The adoption of CDS and CPOE is bound to have an impact on public health (PH) since the two can be regarded as an element of the healthcare “factory” (fast, efficient, automatized care) that Shillingstad describes. This fact has been proven, for example, by Krive, Shoolin, and Zink (2015) who demonstrate that CDS and CPOE adoption can result in reduced mortality in pneumonia patients. Similarly, the literature review by Dixon, Gamache, and Grannis (2013) indicates that CPOE-related improvements in communication between clinicians are crucial for PH outcomes. Thus, when considering a PH informatics project, I would suggest one related to the adoption of CDS-assisted CPOE at a hospital.

The phase of designing the adoption is very extensive. Among other things, it needs to take into account major aspects of CDS and CPOE work, including an evaluation of the product and determination of specific cases of its employment (Smith, 2013). Moreover, it needs to predict and plan to overcome or prevent possible barriers and risks. Budgeting is also a major concern of this phase as well as organizational investigation. Thus, the design phase involves data collection and analysis, the results of which are employed for intervention planning.

The process of implementation introduces new considerations, including the issue of stakeholder involvement. The leadership of the organization includes key stakeholders (Smith, 2013), and engaging them is a priority. However, the engagement of the co-workers who are interested in the project can be carried out with the aim of collecting data and showing the extent of the concern to the leaders, which should, in turn, make them more willing to cooperate. Other implementation concerns follow engagement, and they include training, process and performance management, change resistance management, continuous identification of barriers and issues and their resolution, and so on.

While technically local, the project would significantly improve the quality of care at the hospital, which would result in PH outcomes. Moreover, the project would have direct consequences for the employees: as the Medicare Access and CHIP Reauthorization Act of 2015 promotes performance- and outcome-based reimbursement (Hirsch et al., 2015), healthcare specialists will benefit from the improved outcomes of CDS and CPOE that are adopted right (Krive et al., 2015; Smith, 2013). The correct adoption is the aim of the proposed project, which makes it valuable from multiple perspectives.

References

Carspecken, C., Sharek, P., Longhurst, C., & Pageler, N. (2013). A clinical case of electronic health record drug alert fatigue: Consequences for patient outcome. PEDIATRICS, 131(6), 1970-1973. Web.

Dixon, B., Gamache, R., & Grannis, S. (2013). Towards public health decision support: a systematic review of bidirectional communication approaches. Journal of the American Medical Informatics Association, 20(3), 577-583. Web.

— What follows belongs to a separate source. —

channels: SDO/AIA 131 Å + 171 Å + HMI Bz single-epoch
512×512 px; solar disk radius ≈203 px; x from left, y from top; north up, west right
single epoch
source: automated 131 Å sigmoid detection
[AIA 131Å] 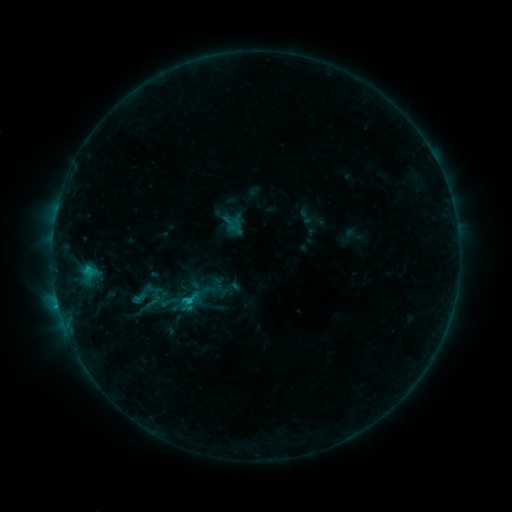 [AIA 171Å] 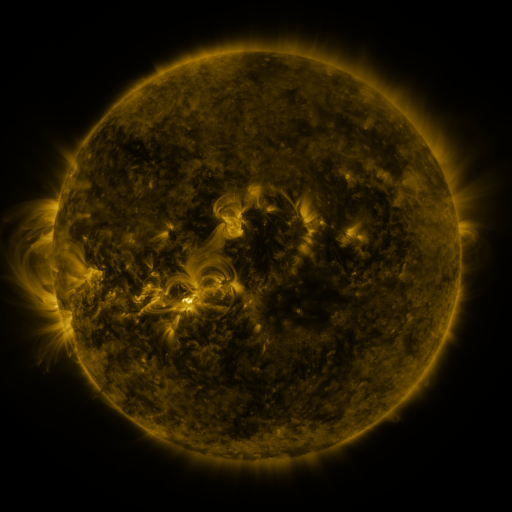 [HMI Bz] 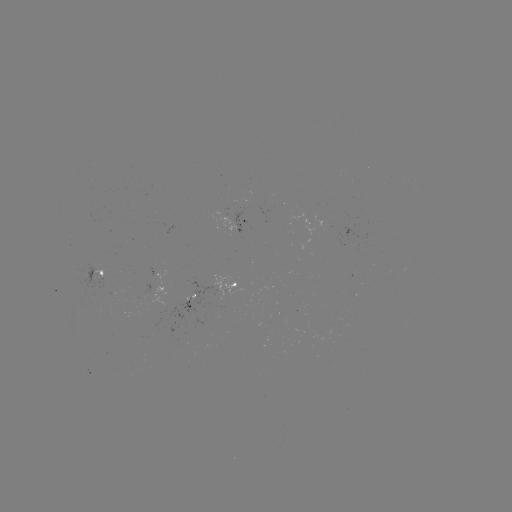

Hirsch, J., Harvey, H., Barr, R., Donovan, W., Duszak, R., & Nicola, G., … Manchikanti, L. (2015). Sustainable growth rate repealed, MACRA revealed: Historical context and analysis of recent changes in Medicare physician payment methodologies. American Journal of Neuroradiology, 37(2), 210-214.

Krive, J., Shoolin, J., & Zink, S. (2015). Effectiveness of evidence-based pneumonia CPOE order sets measured by health outcomes. Online Journal Of Public Health Informatics, 7(2), 1-15.

Smith, P. (2013). Making computerized provider order entry work. London, UK: Springer London.